Some believe that the existence of democracy assistance programs in a country does not prove American attempts to alter governments. Prior to the Orange Revolution or Euromaidan protests in Ukraine, the U.S. had supported Ukraine's pro-Western political forces. It provided financial and political support to the country for over two decades. Speaking to PolitiFact, U.S. State Department spokesperson Nicole Thompson confirmed that since 1992, the U.S. government had invested $5.1 billion to support "democracy-building programs" in Ukraine. In addition, the former Soviet nations that saw revolutions, including Georgia, Ukraine, and Kyrgyzstan, were already American allies in "varying degrees.” As such, there was “no compelling reason” for the U.S. to pursue a change in government in any of these countries. 
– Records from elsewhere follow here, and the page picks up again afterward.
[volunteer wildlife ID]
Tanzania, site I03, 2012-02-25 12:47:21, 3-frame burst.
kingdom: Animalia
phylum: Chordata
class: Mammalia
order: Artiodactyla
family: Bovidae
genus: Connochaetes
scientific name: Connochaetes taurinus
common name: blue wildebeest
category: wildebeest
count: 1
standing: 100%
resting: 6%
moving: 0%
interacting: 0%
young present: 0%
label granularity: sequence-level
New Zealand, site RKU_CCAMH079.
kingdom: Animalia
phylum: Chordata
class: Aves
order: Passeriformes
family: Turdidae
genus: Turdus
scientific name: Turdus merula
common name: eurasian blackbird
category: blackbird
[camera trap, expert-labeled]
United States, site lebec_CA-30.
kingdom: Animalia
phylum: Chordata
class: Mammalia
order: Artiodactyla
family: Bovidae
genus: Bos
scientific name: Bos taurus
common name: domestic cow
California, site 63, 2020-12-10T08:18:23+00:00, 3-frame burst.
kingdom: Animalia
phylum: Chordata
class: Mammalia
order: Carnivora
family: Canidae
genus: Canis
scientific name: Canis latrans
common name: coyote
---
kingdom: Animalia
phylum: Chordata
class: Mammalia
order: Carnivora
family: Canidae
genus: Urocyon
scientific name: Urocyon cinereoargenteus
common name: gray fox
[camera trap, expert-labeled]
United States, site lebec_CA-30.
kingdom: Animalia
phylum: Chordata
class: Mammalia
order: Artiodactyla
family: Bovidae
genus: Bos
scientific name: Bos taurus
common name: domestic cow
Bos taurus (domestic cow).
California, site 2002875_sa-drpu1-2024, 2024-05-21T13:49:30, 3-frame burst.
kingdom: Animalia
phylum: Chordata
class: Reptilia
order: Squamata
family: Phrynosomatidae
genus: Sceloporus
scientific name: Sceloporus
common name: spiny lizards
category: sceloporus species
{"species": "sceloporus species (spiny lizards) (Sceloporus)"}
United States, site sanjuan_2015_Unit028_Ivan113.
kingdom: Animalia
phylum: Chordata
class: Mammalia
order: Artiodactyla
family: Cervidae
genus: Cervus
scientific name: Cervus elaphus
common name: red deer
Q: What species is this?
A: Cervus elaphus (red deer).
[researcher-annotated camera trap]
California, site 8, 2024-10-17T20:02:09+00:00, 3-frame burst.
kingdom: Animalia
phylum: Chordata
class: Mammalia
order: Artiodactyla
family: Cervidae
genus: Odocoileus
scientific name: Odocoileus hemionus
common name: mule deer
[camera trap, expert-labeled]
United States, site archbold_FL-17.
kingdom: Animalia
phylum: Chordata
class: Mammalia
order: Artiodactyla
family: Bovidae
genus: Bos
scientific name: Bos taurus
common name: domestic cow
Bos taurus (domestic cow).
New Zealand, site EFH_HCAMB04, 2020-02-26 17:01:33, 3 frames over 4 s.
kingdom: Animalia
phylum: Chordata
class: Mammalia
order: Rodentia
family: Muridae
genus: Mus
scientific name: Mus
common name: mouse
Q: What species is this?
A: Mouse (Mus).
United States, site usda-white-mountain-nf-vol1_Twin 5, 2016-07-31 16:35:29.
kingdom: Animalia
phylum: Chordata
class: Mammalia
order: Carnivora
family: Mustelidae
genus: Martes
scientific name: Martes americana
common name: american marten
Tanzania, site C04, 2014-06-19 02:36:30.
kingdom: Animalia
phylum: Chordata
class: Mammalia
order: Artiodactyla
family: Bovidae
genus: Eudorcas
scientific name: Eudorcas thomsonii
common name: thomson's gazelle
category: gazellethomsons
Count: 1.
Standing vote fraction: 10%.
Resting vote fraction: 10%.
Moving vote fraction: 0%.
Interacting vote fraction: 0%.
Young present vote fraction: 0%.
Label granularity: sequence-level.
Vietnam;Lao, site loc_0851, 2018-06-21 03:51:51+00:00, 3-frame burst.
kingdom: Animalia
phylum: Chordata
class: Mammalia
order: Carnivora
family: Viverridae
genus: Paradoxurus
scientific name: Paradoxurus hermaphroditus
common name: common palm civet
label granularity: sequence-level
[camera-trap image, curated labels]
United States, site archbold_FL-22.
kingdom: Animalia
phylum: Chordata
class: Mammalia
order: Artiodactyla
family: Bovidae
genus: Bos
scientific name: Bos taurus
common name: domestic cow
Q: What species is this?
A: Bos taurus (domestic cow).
The revolutions in former Soviet nations were driven by political, social, and economic factors. People were dissatisfied with the corruption, lack of political freedoms, financial hardships, and authoritarian rule that persisted after the collapse of the Soviet Union. Ordinary yet decisive citizens joined in solidarity against the ruling regime, and although grassroots movements and civil society organizations received support from the international community, it was their own efforts that raised awareness and advocated for change. The revolutions were not part of a Western coup but emerged organically from people's desire for democratic reforms. 

(Editor’s note: This story was originally published on June 8, 2023, on Logically Facts and has been updated to reflect that the 2013 Euromaidan protests were the product of people’s desire for democratic reforms. We have spoken to experts to shed some light on the available facts and understand the possible reasons behind the narratives blaming the West for supporting these protests.)